Acer Allegro
- Manufacturer: Acer
- Availability by region: 2011
- Operating system: Windows Phone
- CPU: (Qualcomm Snapdragon MSM8255) 1 GHz Scorpion processor / Adreno 205 graphics
- Memory: Flash Memory 8 GB, 512 MB ROM, 512 MB RAM
- Rear camera: 5-megapixel autofocus
- Display: 3.6 in.
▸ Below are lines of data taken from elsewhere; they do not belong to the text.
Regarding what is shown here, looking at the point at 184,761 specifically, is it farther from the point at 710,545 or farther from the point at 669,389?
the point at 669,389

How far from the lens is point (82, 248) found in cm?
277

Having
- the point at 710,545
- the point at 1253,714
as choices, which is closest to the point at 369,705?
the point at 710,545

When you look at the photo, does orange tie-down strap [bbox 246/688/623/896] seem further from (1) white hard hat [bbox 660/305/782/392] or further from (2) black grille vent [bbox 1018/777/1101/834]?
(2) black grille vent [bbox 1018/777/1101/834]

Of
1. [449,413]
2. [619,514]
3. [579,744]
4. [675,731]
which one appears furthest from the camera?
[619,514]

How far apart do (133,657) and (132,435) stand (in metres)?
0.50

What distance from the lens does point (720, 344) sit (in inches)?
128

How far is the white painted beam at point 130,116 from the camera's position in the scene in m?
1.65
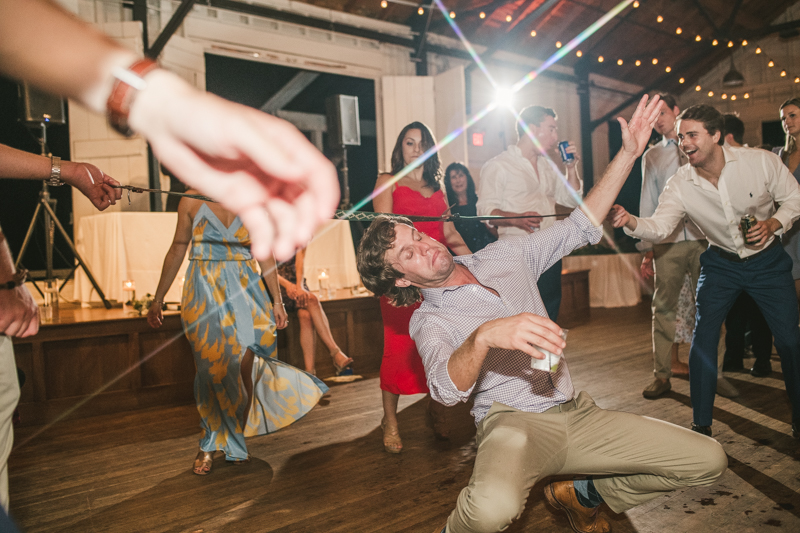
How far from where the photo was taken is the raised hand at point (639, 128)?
1.74 meters

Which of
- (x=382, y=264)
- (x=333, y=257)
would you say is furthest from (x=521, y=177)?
(x=333, y=257)

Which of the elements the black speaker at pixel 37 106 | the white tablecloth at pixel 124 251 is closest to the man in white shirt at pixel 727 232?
the white tablecloth at pixel 124 251

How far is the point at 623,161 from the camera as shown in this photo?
174 centimetres

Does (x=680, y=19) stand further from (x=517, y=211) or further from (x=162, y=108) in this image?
(x=162, y=108)

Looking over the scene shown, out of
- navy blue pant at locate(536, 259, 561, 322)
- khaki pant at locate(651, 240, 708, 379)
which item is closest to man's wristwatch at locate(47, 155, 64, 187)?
navy blue pant at locate(536, 259, 561, 322)

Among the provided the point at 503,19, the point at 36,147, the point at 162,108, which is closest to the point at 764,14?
the point at 503,19

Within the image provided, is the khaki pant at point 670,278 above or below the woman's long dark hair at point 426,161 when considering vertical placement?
below

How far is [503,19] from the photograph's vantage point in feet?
30.3

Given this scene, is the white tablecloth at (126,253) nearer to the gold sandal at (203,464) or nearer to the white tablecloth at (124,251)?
the white tablecloth at (124,251)

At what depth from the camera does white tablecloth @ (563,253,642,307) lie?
7891 millimetres

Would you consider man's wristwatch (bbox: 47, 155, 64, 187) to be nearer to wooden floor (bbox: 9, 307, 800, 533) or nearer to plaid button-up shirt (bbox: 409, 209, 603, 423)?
plaid button-up shirt (bbox: 409, 209, 603, 423)

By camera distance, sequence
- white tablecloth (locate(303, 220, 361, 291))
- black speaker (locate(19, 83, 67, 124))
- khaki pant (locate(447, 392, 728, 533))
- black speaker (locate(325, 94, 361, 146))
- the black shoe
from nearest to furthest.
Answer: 1. khaki pant (locate(447, 392, 728, 533))
2. the black shoe
3. black speaker (locate(19, 83, 67, 124))
4. white tablecloth (locate(303, 220, 361, 291))
5. black speaker (locate(325, 94, 361, 146))

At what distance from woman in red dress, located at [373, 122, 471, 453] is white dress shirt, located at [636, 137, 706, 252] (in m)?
1.44

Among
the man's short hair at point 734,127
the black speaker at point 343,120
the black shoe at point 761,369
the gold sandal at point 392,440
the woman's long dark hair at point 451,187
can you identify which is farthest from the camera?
the black speaker at point 343,120
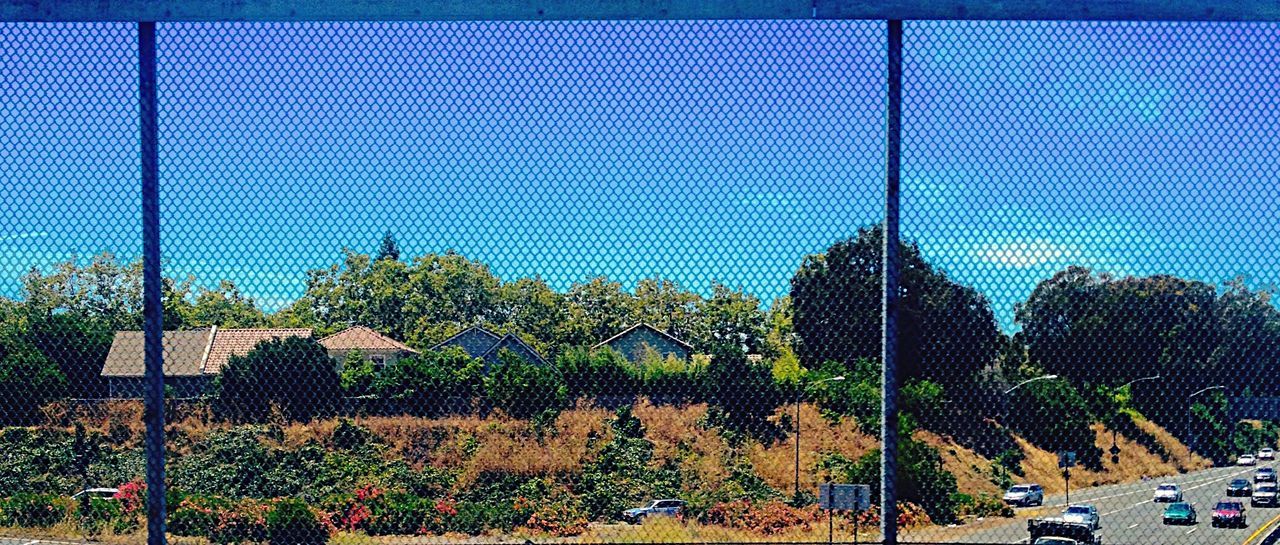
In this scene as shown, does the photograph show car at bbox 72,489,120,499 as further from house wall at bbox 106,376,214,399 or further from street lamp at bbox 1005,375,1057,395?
street lamp at bbox 1005,375,1057,395

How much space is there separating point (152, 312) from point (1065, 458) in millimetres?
4025

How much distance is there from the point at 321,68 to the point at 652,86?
1.42 meters

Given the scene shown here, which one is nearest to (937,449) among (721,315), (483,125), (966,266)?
(966,266)

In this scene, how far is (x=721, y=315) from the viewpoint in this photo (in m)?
4.36

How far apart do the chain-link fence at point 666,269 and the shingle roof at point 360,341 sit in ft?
0.05

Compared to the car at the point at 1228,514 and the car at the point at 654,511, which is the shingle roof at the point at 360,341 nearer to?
the car at the point at 654,511

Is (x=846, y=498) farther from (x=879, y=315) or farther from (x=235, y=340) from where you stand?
(x=235, y=340)

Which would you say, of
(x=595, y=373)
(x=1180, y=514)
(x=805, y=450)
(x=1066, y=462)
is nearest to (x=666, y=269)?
(x=595, y=373)

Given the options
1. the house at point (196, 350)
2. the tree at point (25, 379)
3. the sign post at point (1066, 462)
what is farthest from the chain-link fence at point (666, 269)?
the tree at point (25, 379)

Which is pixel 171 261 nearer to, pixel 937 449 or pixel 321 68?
pixel 321 68

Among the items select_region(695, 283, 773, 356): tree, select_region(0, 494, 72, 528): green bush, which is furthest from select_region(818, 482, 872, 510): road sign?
select_region(0, 494, 72, 528): green bush

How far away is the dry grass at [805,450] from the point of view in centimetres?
434

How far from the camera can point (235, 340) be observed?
14.7 feet

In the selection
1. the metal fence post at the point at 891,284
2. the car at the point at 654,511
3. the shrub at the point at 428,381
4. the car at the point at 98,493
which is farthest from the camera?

LCD capacitive touchscreen 480x800 px 16m-color WVGA
- Connectivity: Bluetooth 2.1 + EDR, Wi-Fi 802.11b/g/n, A-GPS, micro-USB, 3.5mm audio jack
- Data inputs: Multi-touch Capacitive Touchscreen, Proximity Sensor, Ambient Light Sensor, 3-axis Accelerometer, Magnetometer

= Acer Allegro =

Mobile phone model

The Acer Allegro is the first mobile smartphone manufactured by Acer running Windows Phone operating system.

==Hardware==

The Acer Allegro is a Windows Phone 7.5 smartphone with a 3.6-inch WVGA display, 1 GHz processor, 512 MB RAM, 8 GB internal storage, 5-megapixel camera, aGPS, Wi-Fi, Bluetooth and microUSB

==Pricing==

=== India ===
In India, Acer Allegro is priced around ₹ 15,000 to ₹ 17,000.

=== Benelux ===
In Benelux, the Acer Allegro is priced around €300.